Do this: Rewrite the listing below with every "jockey" changed to "racer" and nothing else altered.

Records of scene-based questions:
---
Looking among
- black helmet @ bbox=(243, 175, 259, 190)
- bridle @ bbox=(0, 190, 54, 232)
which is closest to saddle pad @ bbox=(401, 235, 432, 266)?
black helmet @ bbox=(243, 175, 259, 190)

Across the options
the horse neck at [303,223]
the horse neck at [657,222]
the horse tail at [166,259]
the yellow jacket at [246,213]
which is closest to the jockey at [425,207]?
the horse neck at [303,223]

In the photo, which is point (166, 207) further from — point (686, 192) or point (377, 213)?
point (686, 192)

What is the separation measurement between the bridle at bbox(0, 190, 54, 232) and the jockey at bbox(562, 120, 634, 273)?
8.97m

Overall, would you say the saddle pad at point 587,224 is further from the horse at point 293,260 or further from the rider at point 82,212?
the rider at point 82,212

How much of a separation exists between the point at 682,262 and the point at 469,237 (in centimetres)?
---
Written answer:
Looking among
- black helmet @ bbox=(243, 175, 259, 190)
- bridle @ bbox=(0, 190, 54, 232)
which is closest to saddle pad @ bbox=(401, 235, 432, 266)?
black helmet @ bbox=(243, 175, 259, 190)

Across the options
the horse neck at [303,223]
the horse neck at [657,222]
the horse tail at [166,259]
the yellow jacket at [246,213]
which is closest to the racer at [425,207]?
the horse neck at [303,223]

In the photo, which is point (166, 207) further from — point (686, 192) or point (377, 213)?
point (686, 192)

What is the separation measurement between the bridle at bbox(0, 190, 54, 232) and the racer at bbox(562, 120, 634, 273)?
8.97m

Overall, would you say the saddle pad at point 587,224 is further from the horse at point 293,260 or further from the rider at point 82,212?
the rider at point 82,212

How much of a separation exists between the point at 682,262 and the point at 469,237 (in centimetres)?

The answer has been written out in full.